In healthy individuals, a regulated increase in cardiac output and a reduction in peripheral vascular resistance (PVR) during exercise produce a rise in SBP while keeping the DBP stable [13], similar to the haemodynamic profile observed at post-transplant in our case. Skeletal muscle PVR is tightly regulated between vasoconstricting and dilating signals to produce a precise functional response from the vascular endothelium allowing maximal muscular work [15]. The exaggerated SBP and DBP at maximal workload but low BP during non-pedaling rest documented prior to transplant could be generated by over-compensatory mechanoreceptor activation in response to hyporesponsive chemoreceptors in the skeletal muscle beds [16]. The latter has been observed in ESRD patients whereby uraemia and inflammatory cytokines are thought to downregulate or cause altered signal transduction in the receptors [1, 17]. Additionally, the absence of renin in our patient prior to transplant suggested not only loss of crucial haemodynamic regulatory renal-derived hormones (eg. renalase and adrenomedullin) [18] but also renal afferent signaling. This along with an inflated sympathetic response from the enhanced activity of the skeletal mechanoreceptors further impedes the ability of skeletal vasodilatation during exercise. When cardiac output is not balanced by increased compliance from peripheral vasculature, the result is sharp rise in BP [13].

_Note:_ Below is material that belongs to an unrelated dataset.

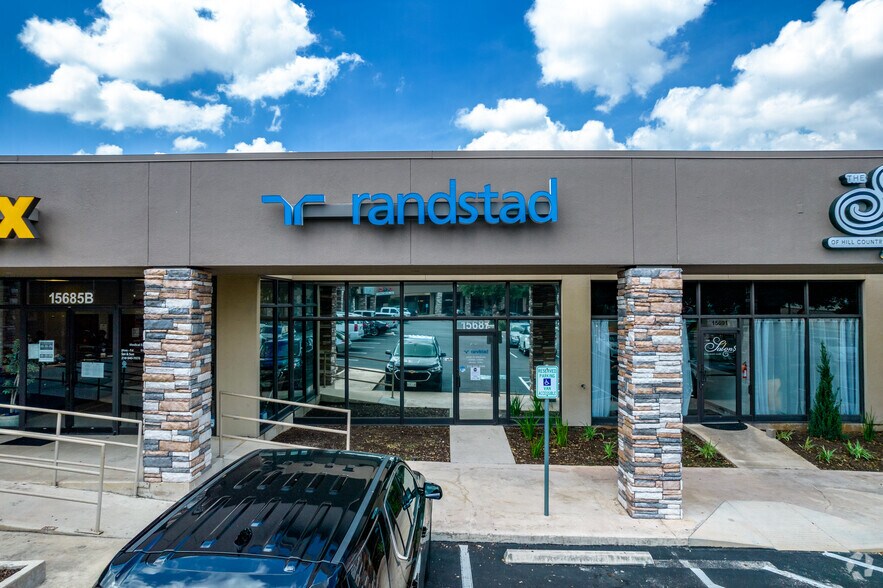 More Photos Of 15665-15689 San Pedro Ave, San Antonio Unknown For Lease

ESRD patients are known to have profound exercise intolerance [9] due to abnormal haemodynamic and autonomic responses impairing oxygen delivery to skeletal muscle [14]. Following transplantation, exercise tolerance of the patient improved as demonstrated by the increased endurance time, maximal workload and anaerobic threshold. This suggests restored autonomic function and improved oxygen delivery to muscles due to regulated vasodilatation in exercising skeletal muscle capillary beds. Normalization of BP with transplant was also associated with presence of plasma renin and a reduction in pre-exercise levels of stress hormones (aldosterone and cortisol).

Limitations

Unfortunately a post-exercise aldosterone level was not obtained due to an analysis problem but we propose this level would have been much lower than that seen before transplant. Therefore, restitution of renal-derived regulatory hormones and renal afferent nerves with a transplant were the likely explanation for the correction of chronic hypotension and EPR. Data on muscle mass or strength were not collected in this study. However, exercise measurements of gases indicated the lack of major skeletal pathology. Despite being hypotensive at rest, this patient was able to complete a maximal exercise testing beyond the point of anaerobic metabolism, achieving an endurance time of 10.4 min (if less than 8 min, muscular deconditioning could play a role). Also, at peak exercise, the objective measure of volitional fatigue determined by the respiratory exchange ratio (RER = ratio of CO2 output to O2 uptake) was 1.4 whereby a sustained RER of 1.1 is a minimum target level for a maximal test. Although the health related quality of life data was not available, we recognized that the physiological BP response, dialysis independence and increased exercise capacity following transplant could all lead to an improved overall quality of life.

Conclusion

Our findings suggest there may be a therapeutic role of dynamic exercise in ESRD to correct chronic hypotension, at least temporarily. Unloaded cycling exercise during dialysis sessions may allow these patients to have greater tolerance to fluid shift. Our results add to existing evidence that sympathetic dysfunction is reversible with renal transplant [1]. Furthermore chronic hypotension with preserved exercise-haemodynamic response and cardiovascular reserve should not preclude these patients from transplant surgery.

Consent

Written informed consent was obtained from the patient who was assessed in a clinical study that was approved by the Black Country Research Ethics Committee (REC:09/H1202/113). A copy of the written consent is available for review by the Editor of this journal.